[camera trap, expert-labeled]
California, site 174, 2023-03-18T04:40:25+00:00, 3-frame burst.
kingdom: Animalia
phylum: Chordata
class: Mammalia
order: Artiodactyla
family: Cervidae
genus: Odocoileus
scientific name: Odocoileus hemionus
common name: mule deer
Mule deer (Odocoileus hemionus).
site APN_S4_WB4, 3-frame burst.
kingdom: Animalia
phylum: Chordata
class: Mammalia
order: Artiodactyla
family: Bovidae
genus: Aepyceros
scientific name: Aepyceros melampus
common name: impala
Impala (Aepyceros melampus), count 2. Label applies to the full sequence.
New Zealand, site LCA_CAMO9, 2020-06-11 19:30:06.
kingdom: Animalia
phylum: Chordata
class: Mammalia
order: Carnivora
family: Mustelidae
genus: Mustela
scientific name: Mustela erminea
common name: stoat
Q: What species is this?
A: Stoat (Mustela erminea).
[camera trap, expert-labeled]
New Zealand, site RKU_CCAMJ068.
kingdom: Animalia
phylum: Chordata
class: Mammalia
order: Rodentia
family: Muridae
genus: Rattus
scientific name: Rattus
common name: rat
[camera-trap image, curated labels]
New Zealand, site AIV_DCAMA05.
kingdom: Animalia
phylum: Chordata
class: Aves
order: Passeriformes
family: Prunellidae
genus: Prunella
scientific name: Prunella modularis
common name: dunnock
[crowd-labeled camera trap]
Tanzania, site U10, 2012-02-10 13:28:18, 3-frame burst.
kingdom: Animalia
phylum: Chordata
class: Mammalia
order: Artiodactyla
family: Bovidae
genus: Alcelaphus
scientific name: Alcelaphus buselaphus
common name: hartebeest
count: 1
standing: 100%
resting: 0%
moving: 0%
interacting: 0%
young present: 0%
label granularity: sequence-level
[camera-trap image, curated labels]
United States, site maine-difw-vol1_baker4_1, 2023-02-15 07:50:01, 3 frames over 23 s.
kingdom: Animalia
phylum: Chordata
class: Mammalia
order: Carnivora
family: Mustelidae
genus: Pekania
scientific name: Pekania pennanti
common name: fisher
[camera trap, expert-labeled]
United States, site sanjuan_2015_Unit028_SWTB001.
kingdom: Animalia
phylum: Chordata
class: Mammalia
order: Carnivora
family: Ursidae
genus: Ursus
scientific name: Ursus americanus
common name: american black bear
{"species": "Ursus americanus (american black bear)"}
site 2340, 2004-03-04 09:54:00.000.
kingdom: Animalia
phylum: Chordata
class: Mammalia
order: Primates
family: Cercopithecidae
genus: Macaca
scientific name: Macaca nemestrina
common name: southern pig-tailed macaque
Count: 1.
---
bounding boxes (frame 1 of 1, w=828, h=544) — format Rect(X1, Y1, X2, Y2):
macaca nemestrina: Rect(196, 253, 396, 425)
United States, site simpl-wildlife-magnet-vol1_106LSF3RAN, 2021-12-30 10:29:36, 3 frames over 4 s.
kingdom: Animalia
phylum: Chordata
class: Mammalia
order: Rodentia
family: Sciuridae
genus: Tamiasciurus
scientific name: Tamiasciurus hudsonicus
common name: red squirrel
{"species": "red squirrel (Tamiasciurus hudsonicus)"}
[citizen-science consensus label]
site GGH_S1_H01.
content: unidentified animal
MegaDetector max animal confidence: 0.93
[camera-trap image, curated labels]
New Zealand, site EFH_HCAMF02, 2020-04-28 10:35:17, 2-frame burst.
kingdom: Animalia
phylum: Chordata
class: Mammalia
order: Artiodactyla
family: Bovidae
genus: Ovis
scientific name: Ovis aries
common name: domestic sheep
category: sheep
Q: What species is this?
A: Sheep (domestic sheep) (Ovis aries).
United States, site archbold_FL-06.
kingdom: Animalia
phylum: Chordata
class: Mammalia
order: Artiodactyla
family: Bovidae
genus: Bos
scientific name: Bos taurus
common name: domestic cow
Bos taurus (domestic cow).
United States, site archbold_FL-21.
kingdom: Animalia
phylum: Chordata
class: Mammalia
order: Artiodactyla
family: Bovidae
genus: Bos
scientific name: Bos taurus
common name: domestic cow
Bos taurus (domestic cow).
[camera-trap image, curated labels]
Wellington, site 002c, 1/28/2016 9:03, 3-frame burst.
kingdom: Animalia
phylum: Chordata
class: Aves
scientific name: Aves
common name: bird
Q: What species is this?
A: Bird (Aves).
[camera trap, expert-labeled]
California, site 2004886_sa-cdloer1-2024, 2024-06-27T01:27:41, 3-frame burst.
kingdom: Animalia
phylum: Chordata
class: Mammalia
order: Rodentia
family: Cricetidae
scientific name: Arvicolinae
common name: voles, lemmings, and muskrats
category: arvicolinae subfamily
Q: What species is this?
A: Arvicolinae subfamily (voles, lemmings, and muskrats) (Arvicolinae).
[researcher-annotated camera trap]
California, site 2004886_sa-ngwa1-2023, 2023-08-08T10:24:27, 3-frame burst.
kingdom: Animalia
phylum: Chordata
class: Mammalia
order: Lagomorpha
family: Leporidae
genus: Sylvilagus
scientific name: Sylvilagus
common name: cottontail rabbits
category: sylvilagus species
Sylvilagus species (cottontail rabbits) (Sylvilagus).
----------
Restate word for word the entries above from the line with "category: sheep" through the line with "A: Bird (Aves).", inclusive, leaving out everything else.

category: sheep
Q: What species is this?
A: Sheep (domestic sheep) (Ovis aries).
United States, site archbold_FL-06.
kingdom: Animalia
phylum: Chordata
class: Mammalia
order: Artiodactyla
family: Bovidae
genus: Bos
scientific name: Bos taurus
common name: domestic cow
Bos taurus (domestic cow).
United States, site archbold_FL-21.
kingdom: Animalia
phylum: Chordata
class: Mammalia
order: Artiodactyla
family: Bovidae
genus: Bos
scientific name: Bos taurus
common name: domestic cow
Bos taurus (domestic cow).
[camera-trap image, curated labels]
Wellington, site 002c, 1/28/2016 9:03, 3-frame burst.
kingdom: Animalia
phylum: Chordata
class: Aves
scientific name: Aves
common name: bird
Q: What species is this?
A: Bird (Aves).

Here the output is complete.